The town of Laughlin, Nevada is a small cluster of gambling casinos and that’s about all. It’s just across the Colorado River from us. Yesterday, after an afternoon of being cloistered in the trailer by a hellacious desert wind, we were looking for some diversion so we thought, what the hell, and drove over the bridge to have a look at the casinos there.

Our report: We weren’t expecting Casino Royale and we weren’t disappointed. There were no baccarat tables with tuxedoed James Bond types. No beautiful, bejeweled women at their sides. No, the clientele at Laughlin is more like what you’d see in a check-out line at Walmart – which was fine with me because I was dressed in wrinkled hiking pants, t-shirt, and lime-green Crocs.
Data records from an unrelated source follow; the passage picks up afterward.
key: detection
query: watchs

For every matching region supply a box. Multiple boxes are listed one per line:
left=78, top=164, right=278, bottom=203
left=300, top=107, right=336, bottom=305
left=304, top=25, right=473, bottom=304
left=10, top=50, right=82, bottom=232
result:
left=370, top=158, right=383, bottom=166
We wandered through several establishments taking in the sights and sounds but didn’t even bother to play our customary five dollars of “mad money.” That’s because the mechanical “one-arm bandits” of old, the slot machines that had a lever you pull, have all been replaced by electronic, card-reading devices. It was the feel of pulling that lever that I enjoyed (and, of course, the clink of all those coins dropping into the tray.)

Looking around at the hundreds of gamblers, each intently focused on his or her game of chance, it occurred to me that I was witnessing a distinct segment of our population. Whatever else they were (“wrinkled, overweight, cigarette-smoking” come to mind) they were all optimists. Who else would willingly engage in such risk taking, knowing that the odds are stacked against them from the start? Of course they know The House has the advantage but in the recesses of their brains I imagine they’re all saying “Today I’m going to be lucky!” That’s the very definition of optimism.

While I didn’t win big at the poker table, all in all my evening was a success. I met this little hottie at the penny slots. She came home with me and we had a real good time.


We’re getting restless again and expect to be moving on tomorrow. We’ll probably relocate to another campground on the other side of the lake called Cottonwood Cove. It’s isolated so we may not have cell service which will mean no updates to Chelan Traveler for the duration of our stay. “Try, try, try to understand.”